We live and work amongst great collaborators who have a thirst for growth and accomplishment, and who generally aren’t loners. Generally, they want to be part of something larger than themselves and have the courage to act upon their desires to help and work together. They need to be part of a team and there is no larger team, yet, than humanity itself. We have great collaborators in our every day work environments as well. Team members who reach out to each other and want to help build something together. What is the link to heroes you ask? Good teams don’t need heroes. Michael Jordan and the Chicago Bulls started winning championships when there were more people for him to pass to and who could take accountability to produce more points and help on defense. When Jordan was the hero, they couldn’t beat the better teams down the stretch.

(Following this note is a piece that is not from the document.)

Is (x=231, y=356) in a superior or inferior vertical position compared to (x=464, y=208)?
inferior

In team sports, and work is definitely a team sport in most instances, a team provides synergy where the sum of everyone working together is greater than the sum of the individual parts. This is the magic behind projects that deliver without a fuss and don’t need last minute heroes to swoop in from above to save the day. They work together day in and day out to deliver high quality. If there are issues, they are worked through as a team without the need to involve anyone higher up in the hierarchy. This is the basis for Agile and Scrum frameworks. The team is accountable and takes that accountability seriously. They are professionals who’s only requirement from above is consistent support for the cause.

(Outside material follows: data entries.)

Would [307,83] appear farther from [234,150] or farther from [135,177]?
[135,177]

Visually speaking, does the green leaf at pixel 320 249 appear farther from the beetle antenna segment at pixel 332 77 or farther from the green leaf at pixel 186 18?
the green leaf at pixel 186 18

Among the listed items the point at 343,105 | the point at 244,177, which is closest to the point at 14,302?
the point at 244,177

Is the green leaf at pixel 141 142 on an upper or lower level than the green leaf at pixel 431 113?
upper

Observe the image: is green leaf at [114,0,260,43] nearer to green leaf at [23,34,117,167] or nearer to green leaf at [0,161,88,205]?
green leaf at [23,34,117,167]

The downside of being professionals that deliver quietly without bringing systems down and needing intervention from above, or involving “ninjas”, “gurus” or other heroes is that the teams often don’t get the high profile recognition. See When We Recognize The Wrong Things for more on this. A team that does their job as a team will outperform those that do it as individuals. This is nothing new, but we constantly need to remind ourselves of this as we continue to live in a world of individual performance evaluations that require us to validate what we have done personally to ensure the success of the business, which is a team. The dichotomy here is untenable, but we have yet to get executive buy-in, so we continue to live with it.
If one person could do it all, we wouldn’t need enterprises with tens of thousands of people in them. But we DO need businesses with many thousands of people who each provide part of the whole to deliver great services for our customers. We need those people to work together and provide them with the tools and support that MAKE IT EASY TO WORK TOGETHER. If we can do this well, there are no limits.
A few years ago, I heard a comment from a leader that came during evaluation time. A time when high profile projects get a big piece of the conversation time and where those who came to the rescue get a lot of recognition. He said “if your project needed to bring in a hero, someone didn’t do their job”. This resonated with me, big time. Given I was working on projects that were quietly delivering and getting great results, the team working together and talking every day, backing each other up and bringing in the right people at the right time and defending the need to do things right, not just fast and cheap, I was very happy to hear it. This leader has a team that we don’t hear too much about, but they are bullish defenders of doing the right thing and making their systems stable and reliable. They get it. You can see that they get it from their low turnover and consistent delivery. They don’t do heroics. They don’t need to. We should all learn from that.
We don’t need heroes. We need great teams that work together and support each other. We are better when we work together. Corny but true. I hope your teams support one another to deliver great results together. If so, you are well on your way to having a team of non-heroes who wear their one very large cape in unison.